Data for processing START

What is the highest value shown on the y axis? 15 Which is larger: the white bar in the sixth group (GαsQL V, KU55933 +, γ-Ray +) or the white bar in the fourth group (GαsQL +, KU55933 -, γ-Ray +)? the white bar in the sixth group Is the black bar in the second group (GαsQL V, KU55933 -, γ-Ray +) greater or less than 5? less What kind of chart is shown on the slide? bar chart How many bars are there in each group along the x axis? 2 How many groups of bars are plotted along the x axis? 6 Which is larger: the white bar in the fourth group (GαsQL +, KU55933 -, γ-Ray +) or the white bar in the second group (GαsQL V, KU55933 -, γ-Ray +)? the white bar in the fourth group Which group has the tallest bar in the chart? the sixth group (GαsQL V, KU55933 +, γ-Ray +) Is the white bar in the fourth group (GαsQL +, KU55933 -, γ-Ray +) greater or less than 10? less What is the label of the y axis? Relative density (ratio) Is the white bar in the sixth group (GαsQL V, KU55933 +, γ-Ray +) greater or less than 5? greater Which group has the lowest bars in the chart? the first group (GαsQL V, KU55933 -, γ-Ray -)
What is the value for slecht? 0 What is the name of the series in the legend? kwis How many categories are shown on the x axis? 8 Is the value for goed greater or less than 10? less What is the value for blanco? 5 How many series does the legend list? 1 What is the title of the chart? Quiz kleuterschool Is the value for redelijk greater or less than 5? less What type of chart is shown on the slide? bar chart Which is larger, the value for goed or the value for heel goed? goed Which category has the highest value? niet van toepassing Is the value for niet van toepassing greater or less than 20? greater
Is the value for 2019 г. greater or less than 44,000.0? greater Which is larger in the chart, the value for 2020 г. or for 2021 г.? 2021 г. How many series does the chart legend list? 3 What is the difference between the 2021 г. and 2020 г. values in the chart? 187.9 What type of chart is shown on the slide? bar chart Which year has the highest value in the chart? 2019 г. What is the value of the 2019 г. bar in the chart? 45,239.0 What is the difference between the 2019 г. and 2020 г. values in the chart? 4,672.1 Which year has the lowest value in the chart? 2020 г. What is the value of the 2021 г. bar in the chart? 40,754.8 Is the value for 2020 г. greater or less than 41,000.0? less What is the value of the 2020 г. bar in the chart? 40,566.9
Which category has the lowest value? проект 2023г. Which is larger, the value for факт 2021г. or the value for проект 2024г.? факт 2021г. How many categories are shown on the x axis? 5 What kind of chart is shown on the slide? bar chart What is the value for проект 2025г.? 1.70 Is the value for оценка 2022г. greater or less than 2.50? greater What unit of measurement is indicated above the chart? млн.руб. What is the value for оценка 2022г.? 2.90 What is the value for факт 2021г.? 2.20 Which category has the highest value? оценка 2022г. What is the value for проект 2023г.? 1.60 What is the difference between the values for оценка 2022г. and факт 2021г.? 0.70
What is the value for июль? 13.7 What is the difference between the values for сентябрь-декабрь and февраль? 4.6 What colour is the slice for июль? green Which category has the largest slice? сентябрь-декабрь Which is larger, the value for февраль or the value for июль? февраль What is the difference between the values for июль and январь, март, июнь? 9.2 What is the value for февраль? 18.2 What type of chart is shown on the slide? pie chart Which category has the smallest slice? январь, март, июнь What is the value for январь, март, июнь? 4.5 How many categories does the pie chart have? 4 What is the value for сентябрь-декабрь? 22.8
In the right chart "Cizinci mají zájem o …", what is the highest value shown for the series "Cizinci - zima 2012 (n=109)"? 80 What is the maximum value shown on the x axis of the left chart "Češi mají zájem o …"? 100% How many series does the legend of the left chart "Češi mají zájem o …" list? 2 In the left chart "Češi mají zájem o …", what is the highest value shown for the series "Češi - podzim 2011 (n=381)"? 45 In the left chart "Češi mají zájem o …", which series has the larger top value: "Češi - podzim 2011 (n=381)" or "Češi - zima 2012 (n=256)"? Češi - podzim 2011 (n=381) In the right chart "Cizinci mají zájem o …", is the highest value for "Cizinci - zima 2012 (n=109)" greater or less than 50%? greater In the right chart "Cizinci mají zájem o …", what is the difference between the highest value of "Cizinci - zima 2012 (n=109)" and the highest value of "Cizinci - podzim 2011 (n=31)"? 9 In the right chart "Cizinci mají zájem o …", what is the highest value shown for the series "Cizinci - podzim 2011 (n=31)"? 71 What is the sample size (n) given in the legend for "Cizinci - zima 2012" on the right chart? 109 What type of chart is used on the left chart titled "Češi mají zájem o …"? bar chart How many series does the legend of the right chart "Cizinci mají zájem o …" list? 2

Data for processing END

**Requirement**
In every line of the listing, change "x axis" to "horizontal axis" and leave everything else as it is.

**Finished exercise**
What is the highest value shown on the y axis? 15 Which is larger: the white bar in the sixth group (GαsQL V, KU55933 +, γ-Ray +) or the white bar in the fourth group (GαsQL +, KU55933 -, γ-Ray +)? the white bar in the sixth group Is the black bar in the second group (GαsQL V, KU55933 -, γ-Ray +) greater or less than 5? less What kind of chart is shown on the slide? bar chart How many bars are there in each group along the horizontal axis? 2 How many groups of bars are plotted along the horizontal axis? 6 Which is larger: the white bar in the fourth group (GαsQL +, KU55933 -, γ-Ray +) or the white bar in the second group (GαsQL V, KU55933 -, γ-Ray +)? the white bar in the fourth group Which group has the tallest bar in the chart? the sixth group (GαsQL V, KU55933 +, γ-Ray +) Is the white bar in the fourth group (GαsQL +, KU55933 -, γ-Ray +) greater or less than 10? less What is the label of the y axis? Relative density (ratio) Is the white bar in the sixth group (GαsQL V, KU55933 +, γ-Ray +) greater or less than 5? greater Which group has the lowest bars in the chart? the first group (GαsQL V, KU55933 -, γ-Ray -)
What is the value for slecht? 0 What is the name of the series in the legend? kwis How many categories are shown on the horizontal axis? 8 Is the value for goed greater or less than 10? less What is the value for blanco? 5 How many series does the legend list? 1 What is the title of the chart? Quiz kleuterschool Is the value for redelijk greater or less than 5? less What type of chart is shown on the slide? bar chart Which is larger, the value for goed or the value for heel goed? goed Which category has the highest value? niet van toepassing Is the value for niet van toepassing greater or less than 20? greater
Is the value for 2019 г. greater or less than 44,000.0? greater Which is larger in the chart, the value for 2020 г. or for 2021 г.? 2021 г. How many series does the chart legend list? 3 What is the difference between the 2021 г. and 2020 г. values in the chart? 187.9 What type of chart is shown on the slide? bar chart Which year has the highest value in the chart? 2019 г. What is the value of the 2019 г. bar in the chart? 45,239.0 What is the difference between the 2019 г. and 2020 г. values in the chart? 4,672.1 Which year has the lowest value in the chart? 2020 г. What is the value of the 2021 г. bar in the chart? 40,754.8 Is the value for 2020 г. greater or less than 41,000.0? less What is the value of the 2020 г. bar in the chart? 40,566.9
Which category has the lowest value? проект 2023г. Which is larger, the value for факт 2021г. or the value for проект 2024г.? факт 2021г. How many categories are shown on the horizontal axis? 5 What kind of chart is shown on the slide? bar chart What is the value for проект 2025г.? 1.70 Is the value for оценка 2022г. greater or less than 2.50? greater What unit of measurement is indicated above the chart? млн.руб. What is the value for оценка 2022г.? 2.90 What is the value for факт 2021г.? 2.20 Which category has the highest value? оценка 2022г. What is the value for проект 2023г.? 1.60 What is the difference between the values for оценка 2022г. and факт 2021г.? 0.70
What is the value for июль? 13.7 What is the difference between the values for сентябрь-декабрь and февраль? 4.6 What colour is the slice for июль? green Which category has the largest slice? сентябрь-декабрь Which is larger, the value for февраль or the value for июль? февраль What is the difference between the values for июль and январь, март, июнь? 9.2 What is the value for февраль? 18.2 What type of chart is shown on the slide? pie chart Which category has the smallest slice? январь, март, июнь What is the value for январь, март, июнь? 4.5 How many categories does the pie chart have? 4 What is the value for сентябрь-декабрь? 22.8
In the right chart "Cizinci mají zájem o …", what is the highest value shown for the series "Cizinci - zima 2012 (n=109)"? 80 What is the maximum value shown on the horizontal axis of the left chart "Češi mají zájem o …"? 100% How many series does the legend of the left chart "Češi mají zájem o …" list? 2 In the left chart "Češi mají zájem o …", what is the highest value shown for the series "Češi - podzim 2011 (n=381)"? 45 In the left chart "Češi mají zájem o …", which series has the larger top value: "Češi - podzim 2011 (n=381)" or "Češi - zima 2012 (n=256)"? Češi - podzim 2011 (n=381) In the right chart "Cizinci mají zájem o …", is the highest value for "Cizinci - zima 2012 (n=109)" greater or less than 50%? greater In the right chart "Cizinci mají zájem o …", what is the difference between the highest value of "Cizinci - zima 2012 (n=109)" and the highest value of "Cizinci - podzim 2011 (n=31)"? 9 In the right chart "Cizinci mají zájem o …", what is the highest value shown for the series "Cizinci - podzim 2011 (n=31)"? 71 What is the sample size (n) given in the legend for "Cizinci - zima 2012" on the right chart? 109 What type of chart is used on the left chart titled "Češi mají zájem o …"? bar chart How many series does the legend of the right chart "Cizinci mají zájem o …" list? 2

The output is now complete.